Ha una ricetta per il come?
«La ricetta l’ha fornita più volte Be­nedetto XVI e l’ha ribadita qualche giorno fa alla Chiesa di Aquileia: 'Raccomando l’impegno a susci­tare una nuova generazione di uo­mini e donne capaci di assumersi responsabilità dirette nei vari am­biti del sociale, in modo particola­re in quello politico. Esso ha più che mai bisogno di vedere perso­ne, soprattutto giovani, capaci di edificare una vita buona a favore e al servizio di tutti. A questo impe­gno non possono sottrarsi i cri­stiani'. Ecco, sono convinto che sia tempo di mettere in pratica queste cose. I cattolici si devono impe­gnare per formare una nuova clas­se dirigente».
 
Si comincia dalla politica?
«Per prima cosa si deve comincia­re dalla comunicazione. C’è biso­gno urgente di comunicatori bra­vi, più bravi degli altri, che credo­no in Dio, che hanno studiato, che sono disposti a sacrificarsi per di­ventare bravi registi, sceneggiato­ri, giornalisti, presentatori... Poi bi­sogna formare giovani imprendi­tori che non si limitino a dire bene delle encicliche sociali, ma che fac­ciano imprenditoria sociale. Poi viene la politica, perché non c’è dubbio che la politica debba ri­prendere il primato su finanza ed economia».
 
Un impegno difficile, che richiede d’essere messo subito in cantiere.

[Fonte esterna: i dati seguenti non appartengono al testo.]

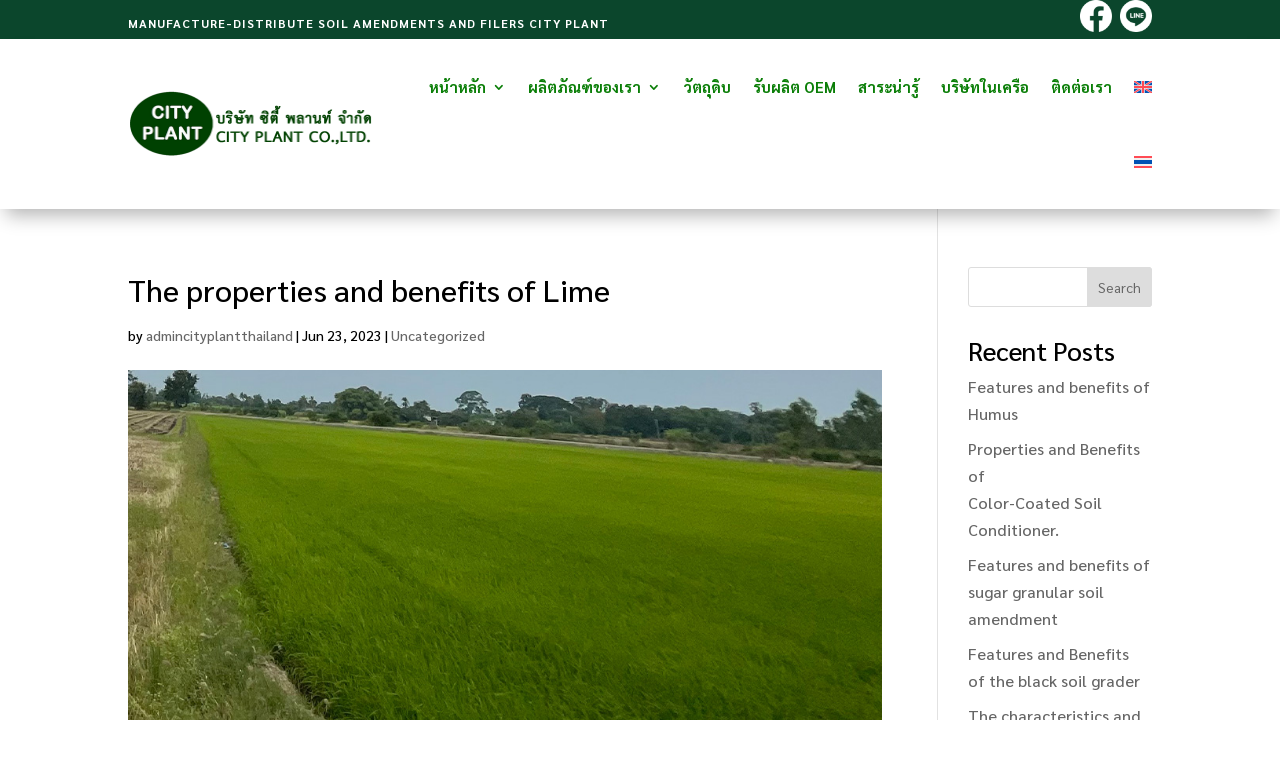

--- FILE ---
content_type: text/css
request_url: https://cityplantthailand.com/wp-content/et-cache/231631/et-core-unified-tb-231662-tb-231665-deferred-231631.min.css?ver=1769152928
body_size: 1357
content:
.et_pb_section_0_tb_header.et_pb_section{padding-top:0px;padding-bottom:0px;background-color:#0b462c!important}.et_pb_row_0_tb_header.et_pb_row{padding-top:0px!important;padding-bottom:0px!important;padding-top:0px;padding-bottom:0px}.et_pb_row_0_tb_header,body #page-container .et-db #et-boc .et-l .et_pb_row_0_tb_header.et_pb_row,body.et_pb_pagebuilder_layout.single #page-container #et-boc .et-l .et_pb_row_0_tb_header.et_pb_row,body.et_pb_pagebuilder_layout.single.et_full_width_page #page-container #et-boc .et-l .et_pb_row_0_tb_header.et_pb_row,.et_pb_row_1_tb_header,body #page-container .et-db #et-boc .et-l .et_pb_row_1_tb_header.et_pb_row,body.et_pb_pagebuilder_layout.single #page-container #et-boc .et-l .et_pb_row_1_tb_header.et_pb_row,body.et_pb_pagebuilder_layout.single.et_full_width_page #page-container #et-boc .et-l .et_pb_row_1_tb_header.et_pb_row{max-width:1280px}.et_pb_text_0_tb_header{font-family:'Sarabun',Helvetica,Arial,Lucida,sans-serif;font-weight:700;text-transform:uppercase;font-size:12px;letter-spacing:1px;margin-top:10px!important}body.iphone .et_pb_text_0_tb_header,body.iphone .et_pb_text_1_tb_header{font-variant-ligatures:no-common-ligatures}.et_pb_section_1_tb_header.et_pb_section{padding-top:0px;padding-bottom:0px;background-color:#ffffff!important}.et_pb_section_1_tb_header{z-index:10;box-shadow:0px 12px 18px -6px rgba(0,0,0,0.3);z-index:11;position:relative;transition:box-shadow 300ms ease 0ms}.et_pb_sticky.et_pb_section_1_tb_header{box-shadow:0px 12px 18px -6px rgba(0,0,0,0.3);z-index:11!important}.et_pb_row_1_tb_header.et_pb_row{padding-top:10px!important;padding-bottom:10px!important;padding-top:10px;padding-bottom:10px}.et_pb_column_2_tb_header{margin-bottom:0}.et_pb_menu_0_tb_header.et_pb_menu ul li a{font-weight:700;text-transform:uppercase;font-size:15px;color:#0a7e07!important;transition:color 300ms ease 0ms}.et_pb_menu_0_tb_header.et_pb_menu ul li:hover>a,.et_pb_menu_0_tb_header.et_pb_menu ul li.current-menu-item a,.et_pb_menu_0_tb_header.et_pb_menu .nav li ul.sub-menu li.current-menu-item a{color:#E09900!important}.et_pb_menu_0_tb_header.et_pb_menu .nav li ul{background-color:#ffffff!important;border-color:#E09900}.et_pb_menu_0_tb_header.et_pb_menu .et_mobile_menu{border-color:#E09900}.et_pb_menu_0_tb_header.et_pb_menu .nav li ul.sub-menu a,.et_pb_menu_0_tb_header.et_pb_menu .et_mobile_menu a{color:#235124!important}.et_pb_menu_0_tb_header.et_pb_menu .et_mobile_menu,.et_pb_menu_0_tb_header.et_pb_menu .et_mobile_menu ul{background-color:#FFFFFF!important}.et_pb_menu_0_tb_header.et_pb_menu nav>ul>li>a:hover{opacity:1}.et_pb_menu_0_tb_header .et_pb_menu__logo-wrap .et_pb_menu__logo img{width:auto}.et_pb_menu_0_tb_header .et_pb_menu_inner_container>.et_pb_menu__logo-wrap,.et_pb_menu_0_tb_header .et_pb_menu__logo-slot{width:auto;max-width:100%}.et_pb_menu_0_tb_header .et_pb_menu_inner_container>.et_pb_menu__logo-wrap .et_pb_menu__logo img,.et_pb_menu_0_tb_header .et_pb_menu__logo-slot .et_pb_menu__logo-wrap img{height:70px;max-height:none}.et_pb_menu_0_tb_header .mobile_nav .mobile_menu_bar:before{color:#235124}.et_pb_menu_0_tb_header .et_pb_menu__icon.et_pb_menu__search-button,.et_pb_menu_0_tb_header .et_pb_menu__icon.et_pb_menu__close-search-button,.et_pb_menu_0_tb_header .et_pb_menu__icon.et_pb_menu__cart-button{font-size:16px;color:#235124}@media only screen and (max-width:980px){.et_pb_menu_0_tb_header .et_pb_menu_inner_container>.et_pb_menu__logo-wrap .et_pb_menu__logo img,.et_pb_menu_0_tb_header .et_pb_menu__logo-slot .et_pb_menu__logo-wrap img{height:60px}}@media only screen and (max-width:767px){.et_pb_text_0_tb_header{letter-spacing:1px}}div.et_pb_section.et_pb_section_0_tb_footer{background-position:center top;background-image:url(https://cityplantthailand.com/wp-content/uploads/2023/06/bg-footer.webp)!important}.et_pb_image_0_tb_footer{width:46%;text-align:center}.et_pb_text_0_tb_footer.et_pb_text{color:#037514!important}.et_pb_text_0_tb_footer{font-size:22px}body.iphone .et_pb_text_0_tb_footer,body.iphone .et_pb_text_1_tb_footer,body.iphone .et_pb_text_2_tb_footer,body.iphone .et_pb_text_3_tb_footer,body.iphone .et_pb_text_4_tb_footer,body.iphone .et_pb_text_5_tb_footer,body.iphone .et_pb_text_6_tb_footer{font-variant-ligatures:no-common-ligatures}.et_pb_blurb_0_tb_footer.et_pb_blurb .et_pb_module_header,.et_pb_blurb_0_tb_footer.et_pb_blurb .et_pb_module_header a{color:#056b1d!important}.et_pb_blurb_0_tb_footer.et_pb_blurb{color:#037217!important;margin-bottom:10px!important}.et_pb_blurb_0_tb_footer .et-pb-icon{color:#0a7e06;font-family:FontAwesome!important;font-weight:900!important}.et_pb_text_1_tb_footer h3,.et_pb_text_2_tb_footer h3,.et_pb_text_4_tb_footer h3{font-weight:600;color:#0a7e06!important}.et_pb_text_1_tb_footer,.et_pb_blurb_2_tb_footer.et_pb_blurb,.et_pb_blurb_3_tb_footer.et_pb_blurb,.et_pb_text_2_tb_footer,.et_pb_text_4_tb_footer{margin-bottom:10px!important}.et_pb_blurb_1_tb_footer.et_pb_blurb{color:#0a7e06!important;margin-bottom:10px!important}.et_pb_blurb_1_tb_footer.et_pb_blurb .et_pb_blurb_description a,.et_pb_blurb_2_tb_footer.et_pb_blurb .et_pb_blurb_description a,.et_pb_blurb_3_tb_footer.et_pb_blurb .et_pb_blurb_description a,.et_pb_text_3_tb_footer.et_pb_text a,.et_pb_text_5_tb_footer.et_pb_text a{color:#0a7e06!important}.et_pb_blurb_1_tb_footer .et-pb-icon,.et_pb_blurb_3_tb_footer .et-pb-icon{color:#0a7e06;font-family:ETmodules!important;font-weight:400!important}.et_pb_blurb_2_tb_footer .et-pb-icon{color:#0a7e06;font-family:FontAwesome!important;font-weight:400!important}.et_pb_section_1_tb_footer.et_pb_section{padding-top:0px;padding-bottom:0px;margin-top:0px;margin-bottom:0px;background-color:#0a7e06!important}.et_pb_text_6_tb_footer.et_pb_text,.et_pb_text_6_tb_footer.et_pb_text a{color:#FFFFFF!important}.et_pb_text_6_tb_footer a{text-align:center}@media only screen and (max-width:980px){.et_pb_image_0_tb_footer .et_pb_image_wrap img{width:auto}}@media only screen and (max-width:767px){.et_pb_image_0_tb_footer .et_pb_image_wrap img{width:auto}}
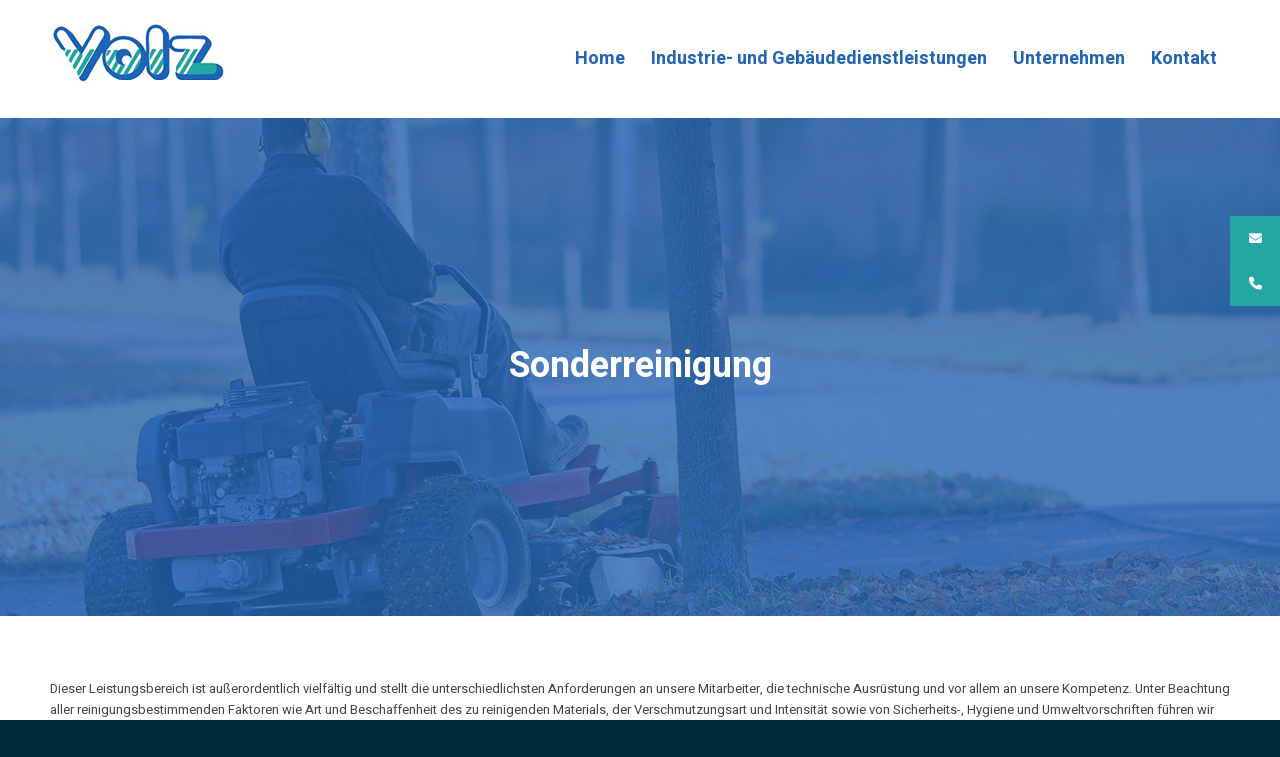

--- FILE ---
content_type: text/css; charset=utf-8
request_url: https://volz-gmbh.de/wp-content/cache/min/1/wp-content/uploads/dynamic_avia/avia_posts_css/post-16.css?ver=1769297352
body_size: 638
content:
.avia-section.av-ckodw-62a953e09d5c984f96de0b169cd84c4f{background-repeat:no-repeat;background-image:url(https://volz-gmbh.de/wp-content/uploads/2018/01/gruenpflege.jpg);background-position:50% 50%;background-attachment:scroll}.avia-section.av-ckodw-62a953e09d5c984f96de0b169cd84c4f .av-section-color-overlay{opacity:.8;background-color:#2364b4}#top .av-special-heading.av-cebok-57ffd578d14602419f45909cbca79b17{padding-bottom:0;color:#fff;font-size:36px}body .av-special-heading.av-cebok-57ffd578d14602419f45909cbca79b17 .av-special-heading-tag .heading-char{font-size:25px}#top #wrap_all .av-special-heading.av-cebok-57ffd578d14602419f45909cbca79b17 .av-special-heading-tag{font-size:36px}.av-special-heading.av-cebok-57ffd578d14602419f45909cbca79b17 .special-heading-inner-border{border-color:#fff}.av-special-heading.av-cebok-57ffd578d14602419f45909cbca79b17 .av-subheading{font-size:15px}.flex_column.av-bv2bg-4144c808a50213a826cfd4264da41a18{-webkit-border-radius:0 0 0 0;-moz-border-radius:0 0 0 0;border-radius:0 0 0 0;padding:0 0 0 0}.flex_column.av-agz8c-170f1df3f050ac08c3a48596861480f8{-webkit-border-radius:0 0 0 0;-moz-border-radius:0 0 0 0;border-radius:0 0 0 0;padding:0 0 0 0}#top .avia-icon-list-container.av-9yx2s-b216fa67f63bf1daa48c98c163ee7053 .iconlist_icon{color:#fff;background-color:#002b3d}.flex_column.av-71dxc-3c8e19bc14f24cad1e39d8b2b44d12e6{-webkit-border-radius:0 0 0 0;-moz-border-radius:0 0 0 0;border-radius:0 0 0 0;padding:0 0 0 0}#top .avia-icon-list-container.av-620e4-a4b0ccb7a79391c4f706480cc7c6914a .iconlist_icon{color:#fff;background-color:#002b3d}@media only screen and (min-width:480px) and (max-width:767px){#top #wrap_all .av-special-heading.av-cebok-57ffd578d14602419f45909cbca79b17 .av-special-heading-tag{font-size:.8em}}@media only screen and (max-width:479px){#top #wrap_all .av-special-heading.av-cebok-57ffd578d14602419f45909cbca79b17 .av-special-heading-tag{font-size:.8em}}

--- FILE ---
content_type: text/css; charset=utf-8
request_url: https://volz-gmbh.de/wp-content/cache/min/1/wp-content/uploads/dynamic_avia/avia_posts_css/post-699.css?ver=1769285520
body_size: 534
content:
.avia-section.av-39jkz-46022dfb366d42bff4d2a5ac2ef6e106{background-repeat:no-repeat;background-image:url(https://volz-gmbh.de/wp-content/uploads/2020/04/Volz001.jpg);background-position:50% 50%;background-attachment:fixed}.avia-section.av-39jkz-46022dfb366d42bff4d2a5ac2ef6e106 .av-section-color-overlay{opacity:.9;background-color:#25a6a5}.flex_column.av-2vwub-139de2090b5dc13ff66bb5918db3dfcf{-webkit-border-radius:0 0 0 0;-moz-border-radius:0 0 0 0;border-radius:0 0 0 0;padding:0 0 0 0}#top .av-special-heading.av-o1dn-a50e9957a5f64f749a47c58f0cb12903{padding-bottom:10px;color:#fff;font-size:38px}body .av-special-heading.av-o1dn-a50e9957a5f64f749a47c58f0cb12903 .av-special-heading-tag .heading-char{font-size:25px}#top #wrap_all .av-special-heading.av-o1dn-a50e9957a5f64f749a47c58f0cb12903 .av-special-heading-tag{font-size:38px}.av-special-heading.av-o1dn-a50e9957a5f64f749a47c58f0cb12903 .special-heading-inner-border{border-color:#fff}.av-special-heading.av-o1dn-a50e9957a5f64f749a47c58f0cb12903 .av-subheading{font-size:20px}#top .hr.hr-invisible.av-k8wr27bj-3a78a10849aae46031d3bd3d9f30e67a{height:20px}@media only screen and (min-width:480px) and (max-width:767px){#top #wrap_all .av-special-heading.av-o1dn-a50e9957a5f64f749a47c58f0cb12903 .av-special-heading-tag{font-size:.8em}}@media only screen and (max-width:479px){#top #wrap_all .av-special-heading.av-o1dn-a50e9957a5f64f749a47c58f0cb12903 .av-special-heading-tag{font-size:.8em}}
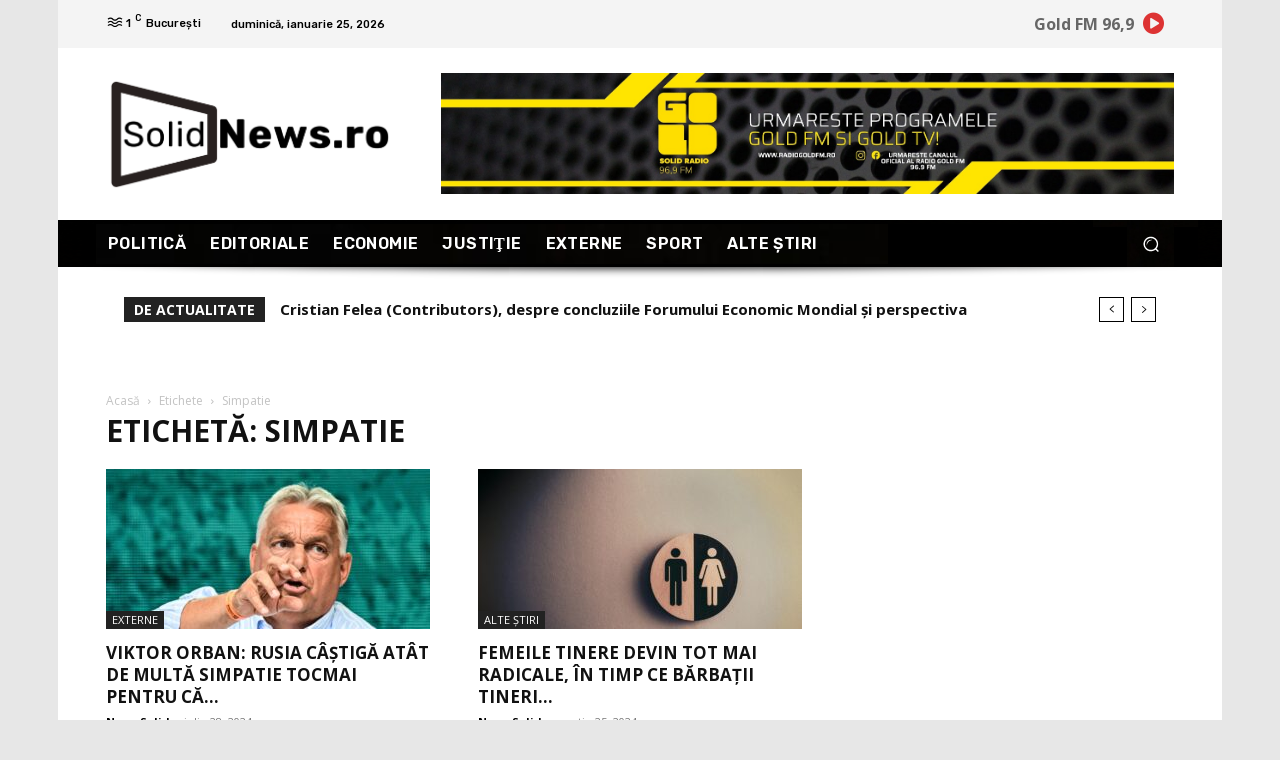

--- FILE ---
content_type: text/html; charset=utf-8
request_url: https://www.google.com/recaptcha/api2/aframe
body_size: 251
content:
<!DOCTYPE HTML><html><head><meta http-equiv="content-type" content="text/html; charset=UTF-8"></head><body><script nonce="ZJwBpDxKU7HAmYpZBNBkuw">/** Anti-fraud and anti-abuse applications only. See google.com/recaptcha */ try{var clients={'sodar':'https://pagead2.googlesyndication.com/pagead/sodar?'};window.addEventListener("message",function(a){try{if(a.source===window.parent){var b=JSON.parse(a.data);var c=clients[b['id']];if(c){var d=document.createElement('img');d.src=c+b['params']+'&rc='+(localStorage.getItem("rc::a")?sessionStorage.getItem("rc::b"):"");window.document.body.appendChild(d);sessionStorage.setItem("rc::e",parseInt(sessionStorage.getItem("rc::e")||0)+1);localStorage.setItem("rc::h",'1769358238882');}}}catch(b){}});window.parent.postMessage("_grecaptcha_ready", "*");}catch(b){}</script></body></html>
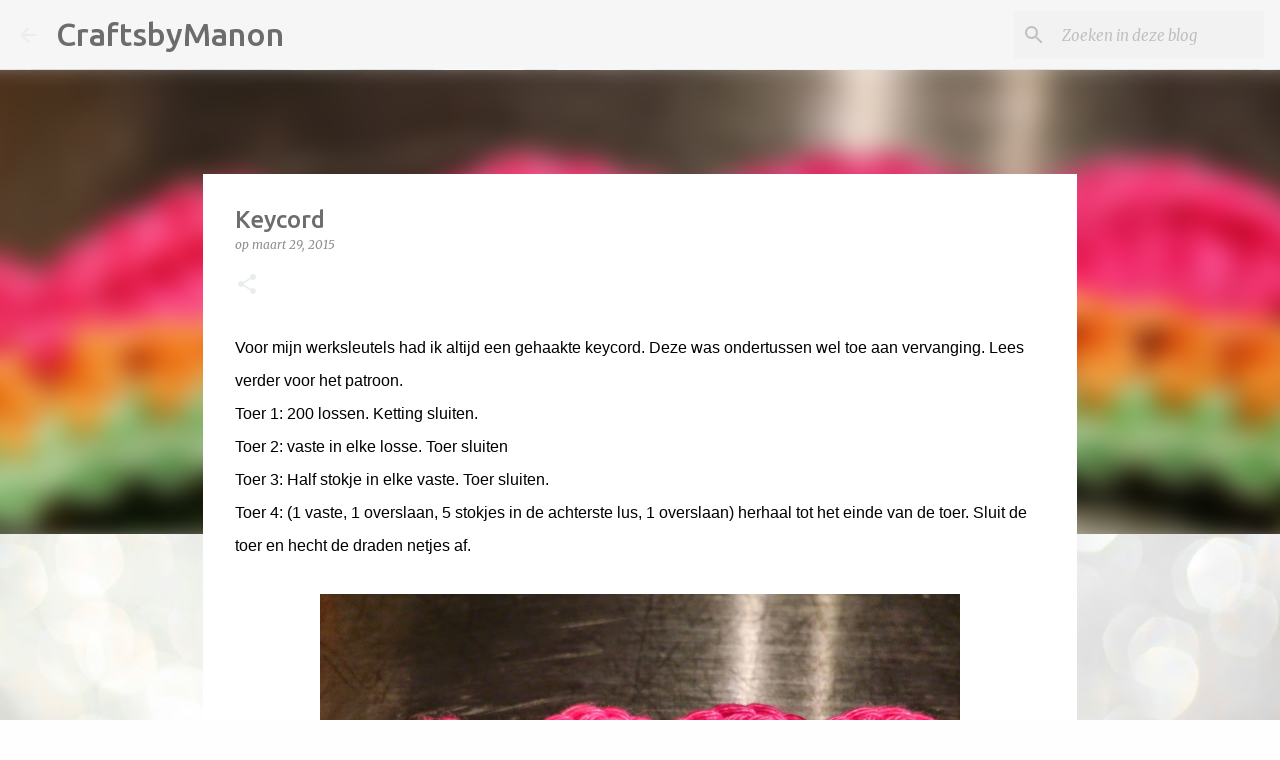

--- FILE ---
content_type: text/html; charset=utf-8
request_url: https://www.google.com/recaptcha/api2/aframe
body_size: 266
content:
<!DOCTYPE HTML><html><head><meta http-equiv="content-type" content="text/html; charset=UTF-8"></head><body><script nonce="2EMRaEwe60FA1884uNM7Jw">/** Anti-fraud and anti-abuse applications only. See google.com/recaptcha */ try{var clients={'sodar':'https://pagead2.googlesyndication.com/pagead/sodar?'};window.addEventListener("message",function(a){try{if(a.source===window.parent){var b=JSON.parse(a.data);var c=clients[b['id']];if(c){var d=document.createElement('img');d.src=c+b['params']+'&rc='+(localStorage.getItem("rc::a")?sessionStorage.getItem("rc::b"):"");window.document.body.appendChild(d);sessionStorage.setItem("rc::e",parseInt(sessionStorage.getItem("rc::e")||0)+1);localStorage.setItem("rc::h",'1769142486986');}}}catch(b){}});window.parent.postMessage("_grecaptcha_ready", "*");}catch(b){}</script></body></html>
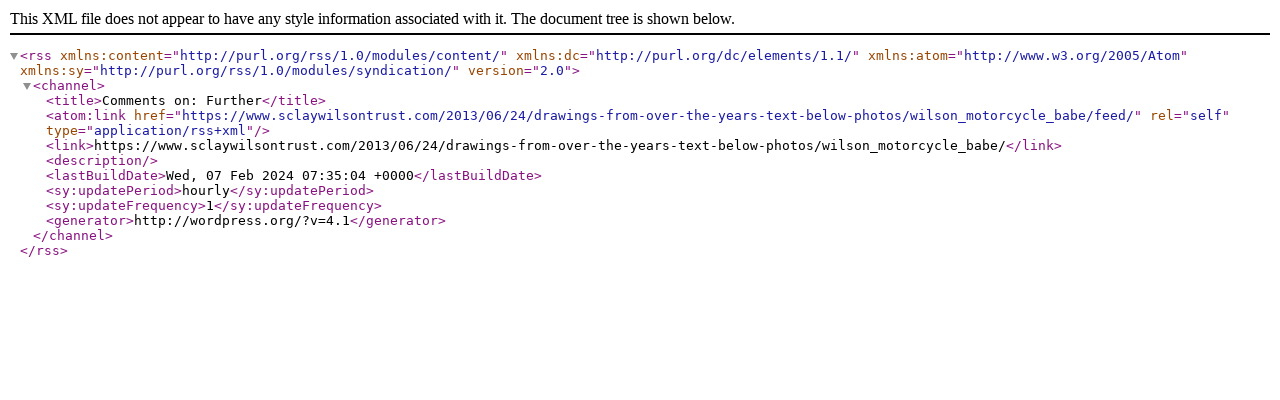

--- FILE ---
content_type: text/xml; charset=UTF-8
request_url: https://www.sclaywilsontrust.com/2013/06/24/drawings-from-over-the-years-text-below-photos/wilson_motorcycle_babe/feed/
body_size: 333
content:
<?xml version="1.0" encoding="UTF-8"?><rss version="2.0"
	xmlns:content="http://purl.org/rss/1.0/modules/content/"
	xmlns:dc="http://purl.org/dc/elements/1.1/"
	xmlns:atom="http://www.w3.org/2005/Atom"
	xmlns:sy="http://purl.org/rss/1.0/modules/syndication/"
	
	>
<channel>
	<title>Comments on: Further</title>
	<atom:link href="https://www.sclaywilsontrust.com/2013/06/24/drawings-from-over-the-years-text-below-photos/wilson_motorcycle_babe/feed/" rel="self" type="application/rss+xml" />
	<link>https://www.sclaywilsontrust.com/2013/06/24/drawings-from-over-the-years-text-below-photos/wilson_motorcycle_babe/</link>
	<description></description>
	<lastBuildDate>Wed, 07 Feb 2024 07:35:04 +0000</lastBuildDate>
	<sy:updatePeriod>hourly</sy:updatePeriod>
	<sy:updateFrequency>1</sy:updateFrequency>
	<generator>http://wordpress.org/?v=4.1</generator>
</channel>
</rss>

«E senza nascondersi dietro ad a­libi. Basta con le domande del tipo: e la Chiesa cosa fa? Bisogna dire: noi cattolici cosa facciamo? Dove siamo? Basta dire: di questa tv non se ne può più. Bisogna farne una migliore. Ed è possibile farlo. Lo di­ce la mia piccola esperienza con la Lux Vide. E sono ottimista. Quan­do fui nominato in Rai andai a Bo­logna dal cardinale Lercaro, che e­ra amico di La Pira. Gli dissi che non sapevo da dove cominciare. Lui rispose: 'Ci sono due cose per me che non sono più oggetto di fe­de, perché le ho viste con i miei oc­chi: la grazia di stato che viene da­ta a coloro che hanno responsabi­lità e si impegnano in cose utili; la Provvidenza che interviene sem­pre'. La Provvidenza ci ha dato i grandi media. Le tentazioni demo­niache hanno avuto buon gioco su di essi, ma i cattolici devono esse­re convinti che è dai media che può venire la grande spinta alla ricon­sacrazione dell’umanità».